Basta non farsi sfiorare da tentazioni vintage, per capire che lo sguardo di Lo Savio contiene in nuce un’ossessione spaziale, decantata in una precisione formale troppo rigorosa per cedere a forme spettacolari.

Una ricerca rigorosa, appunto, quasi ascetica, consapevole che le immagini si consumano, si usurano, e devono dunque essere cambiate in continuazione, a meno che non se ne prevenga l’invecchiamento, non le si svuoti preventivamente. Ed ecco il bianco e nero. E i grigi, gli infiniti toni di grigio che nascono dal rapporto tra luce e ombra.

Un architetto è un inventore di nessi, di partiture, di operazioni spaziali, non di arabeschi o di figure, ma di un programma spaziale che va applicato inflessibilmente.

La costruzione di uno sguardo è un’indagine speculativa del proprio ambiente, e la costruzione di forme è un’estensione della vita.

Non c’è scarto tra la costruzione immateriale di un pensiero e la sua effettiva concretizzazione nella materia.

Filtrare la luce vuol dire avere a che fare con un flusso di energia che si modifica costantemente e senza sosta, l’apprezzamento della materia trova riscontro in un universo di forme che ne esaltano le qualità.

Dalla luce, e dal rapporto con la natura, discende l’amore per la materia, i materiali e la fisicità degli oggetti. Provate a pensare a un mondo popolato da oggetti che se la cavano da soli; senza bisogno di chiamare in causa il nome di chi li ha pensati e creati per nobilitarli. Non sarebbe fantastico? Perfetti nella loro algida geometria, gli oggetti sarebbero certo in grado di nascondere ogni segno della loro genesi, della costruzione umana, il manifesto di una metafisica glaciale.

È un po’ come quando, dopo un temporale estivo, una macchina lascia il posto dove era stata parcheggiata. Quello che rimane al suolo è il segno asciutto del volume che occupava. È un pieno che diventa vuoto, disegnato per ospitare un altro volume.

O un po’ come svegliarsi la mattina dopo una nevicata notturna incredibilmente intensa, e scoprire che tutto, a perdita d’occhio, è coperto di bianco, irriconoscibile, con un profilo sintetico, laconico, misterioso.

Poi la neve si scioglierà, ma poco importa, l’immagine è fissata. Per sempre.

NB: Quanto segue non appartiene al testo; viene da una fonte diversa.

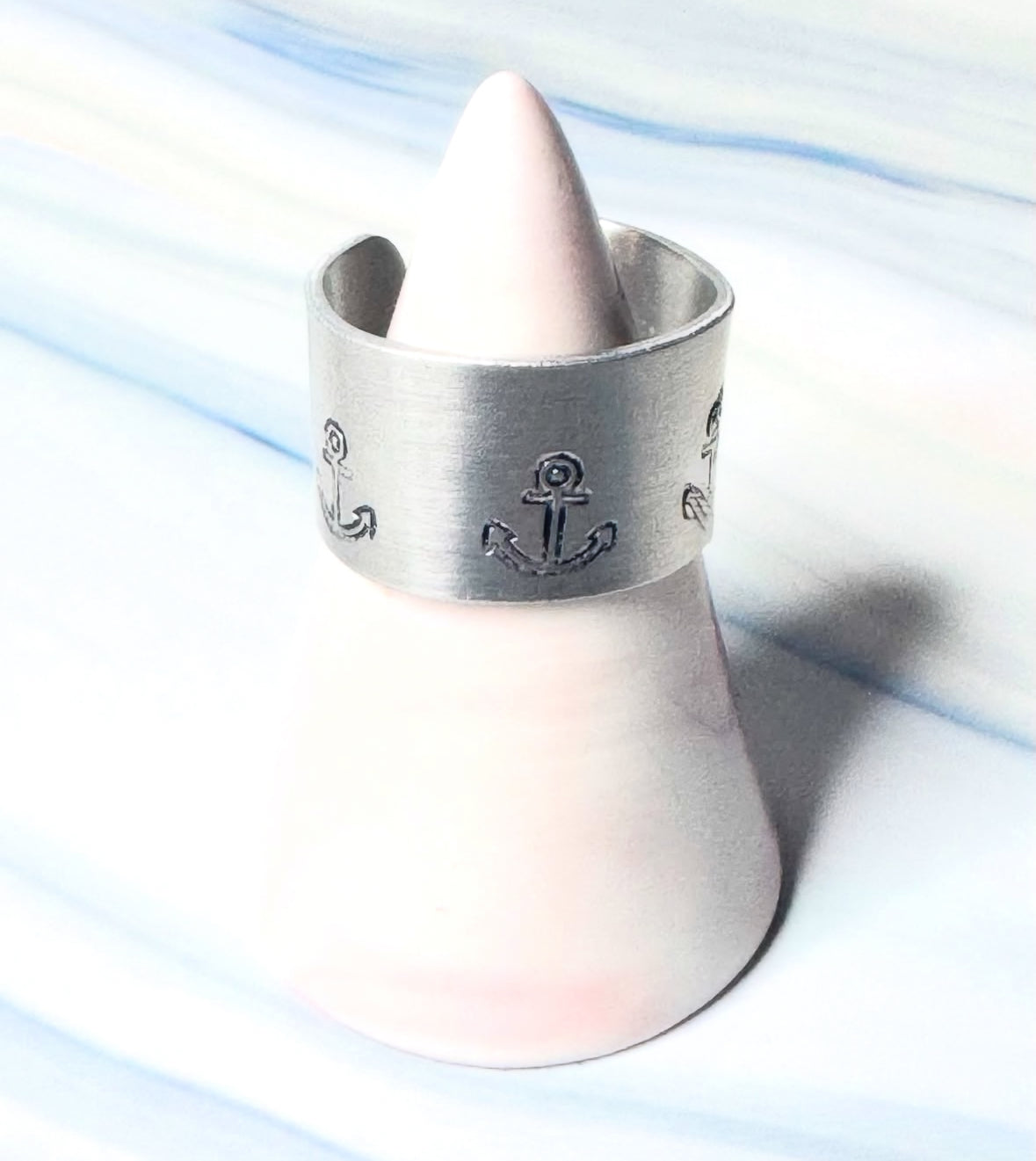 Hand-Stamped Anchor Ring
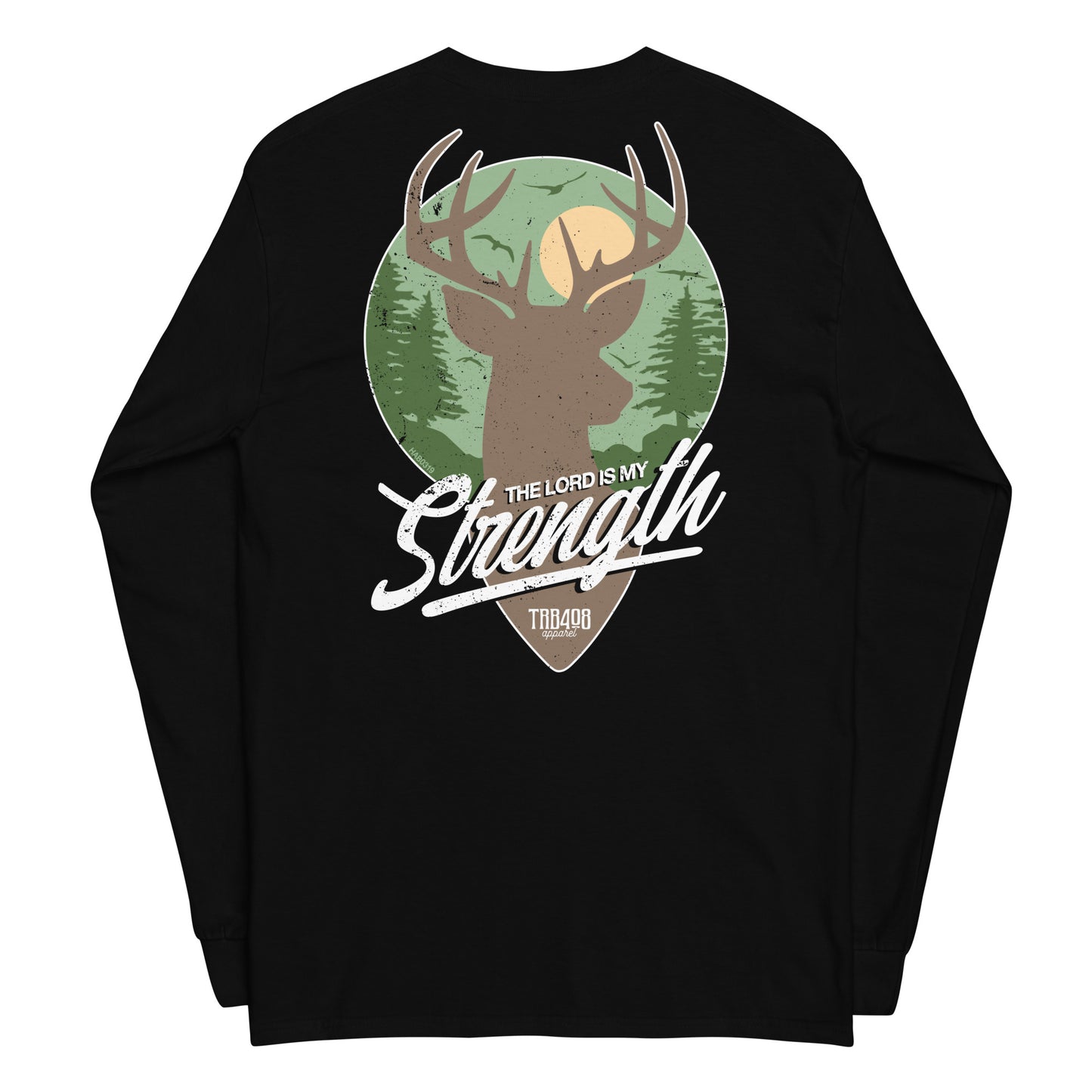 Black long sleeve My Strength Tee, Back, Christian Apparel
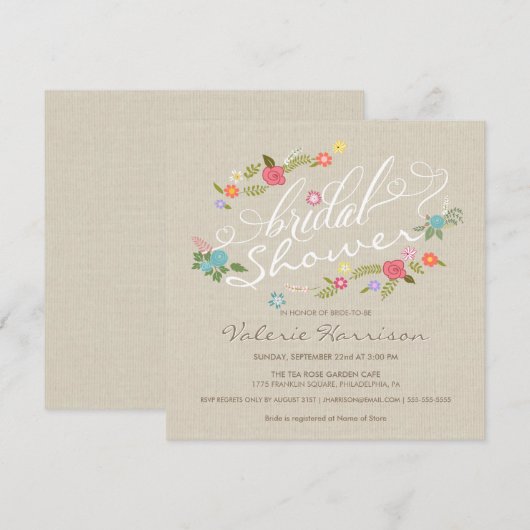  Linen Floral Wreath Vrijgezellenfeest nodigt uit Kaart (Voorkant / Achterkant)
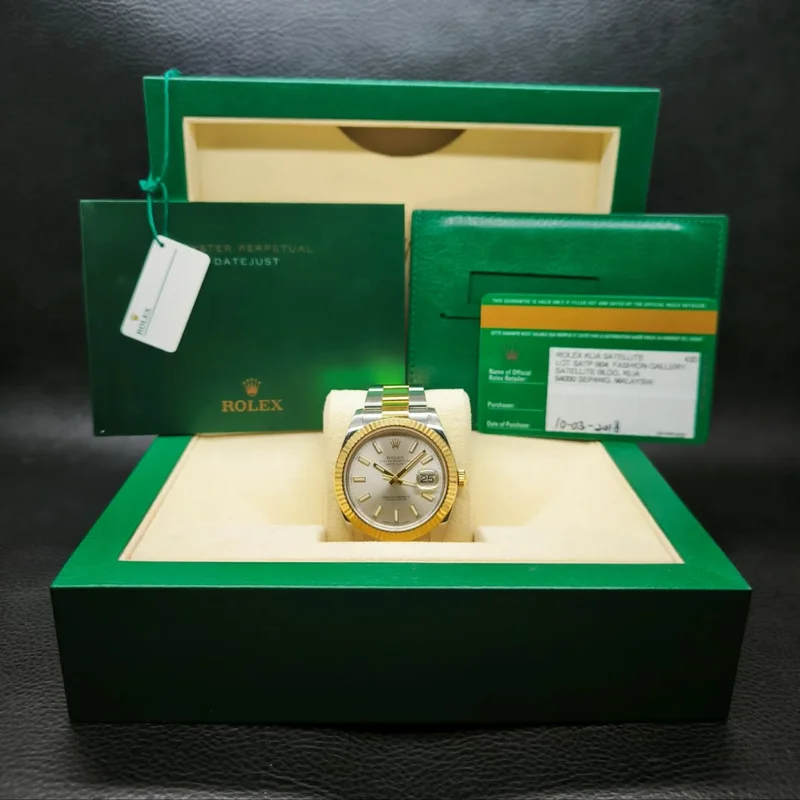 Thumb Datejust 41 Rolesor Yellow Fluted / Oyster / Silver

Si, la neve si scioglierà, ed è proprio questo ad affascinarmi. È un flusso, transitorio e continuo. La luce e il dinamismo suggerito dalle opere di Francesco Lo Savio mi conquistano per la loro musicalità. Dico musicalità perché si tratta di intendere la vita della materia, e l’esistenza in generale, come un flusso ininterrotto, fatto di pulsazioni e di diverse intensità. La musicalità di un suono è complessa e sfuggente; in fin dei conti di un suono non si può prendere uno still, come lo si può fare di un’immagine, sia questa ferma o in movimento. Non si può ridurre un suono ad un’entità minima.

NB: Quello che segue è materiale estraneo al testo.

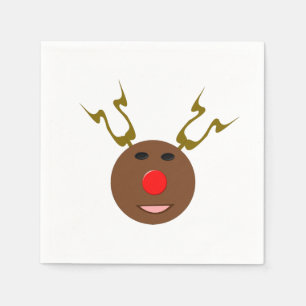 Cyber Christmas Reindeer Paper Napkins
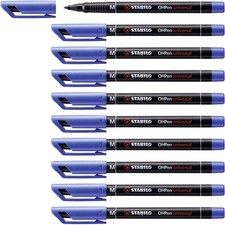 Overhead Pen - STABILO OHPen universal - Permanent Medium - Pack of 10 - blue Pe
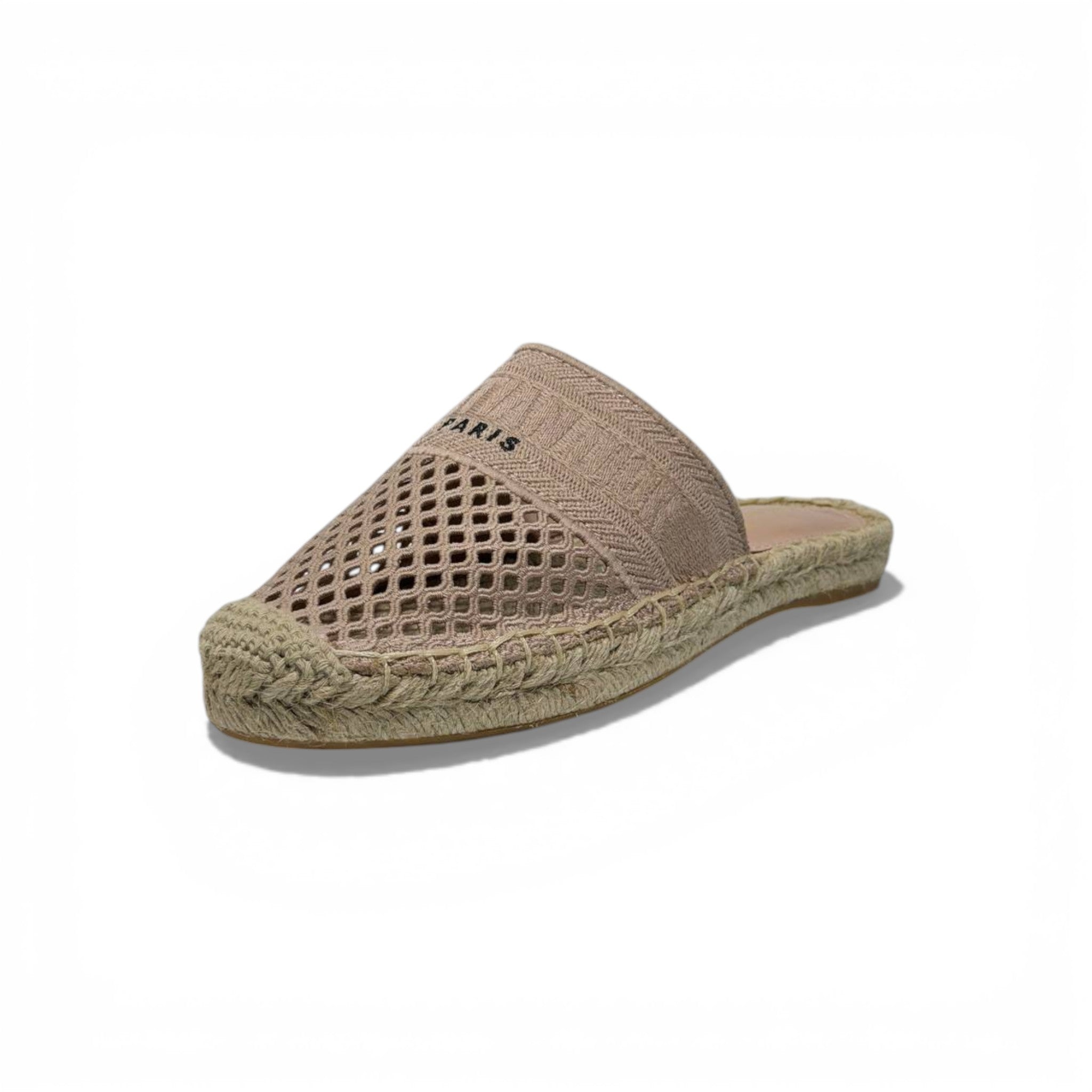 Christian pink Mesh Espadrille Slides – Beige Luxury Summer Mules 🌾✨ | Dior Designer Casual Sandals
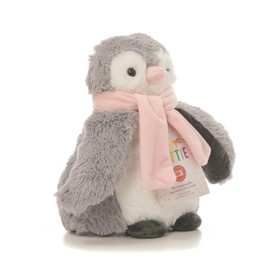 'Lavendar Fragranced Reusable Snuggable Animal Hottie with Heatable / Microwaveable Tourmaline Bead Tummy Insert (Penguin with Pink Scarf - 2022 Design)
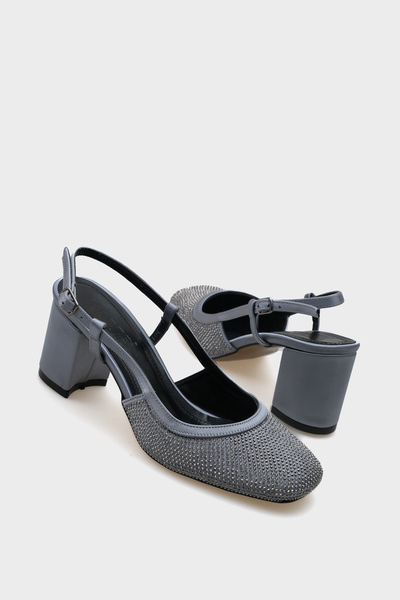 Capone Outfitters Sayre Satin Stone Back Strap Medium Heeled Women's Shoes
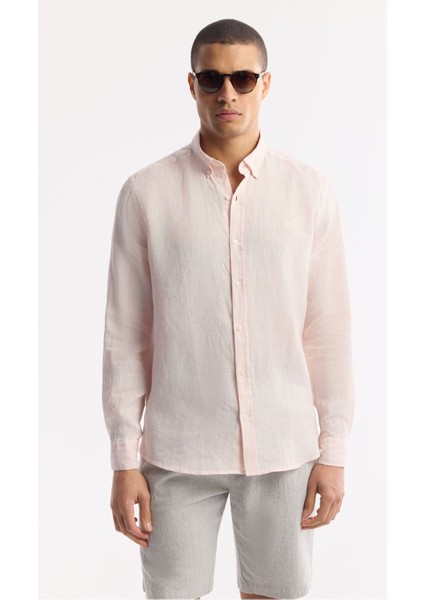 Erkek Pembe Comfort Fit %100 Keten Düğmeli Yaka Gömlek B002191 indirimleri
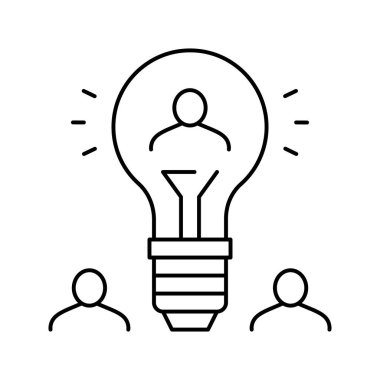 Arama potansiyeli olan istemci ve kitle kaynak çizgisi vektör illüstrasyonu fikri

Questo è molto importante, perché costringe ogni volta ad una ricerca, ad un rapporto attivo e scomodo con le cose. Quando penso ad una scultura in caramello, o gonfiata con dell’elio, penso proprio a questo. A una formalizzazione transitoria, destinata ad avere una storia breve, a visualizzare un pensiero solo per il tempo necessario a metabolizzarlo, soltanto per gli istanti necessari ad imprimersi nella memoria.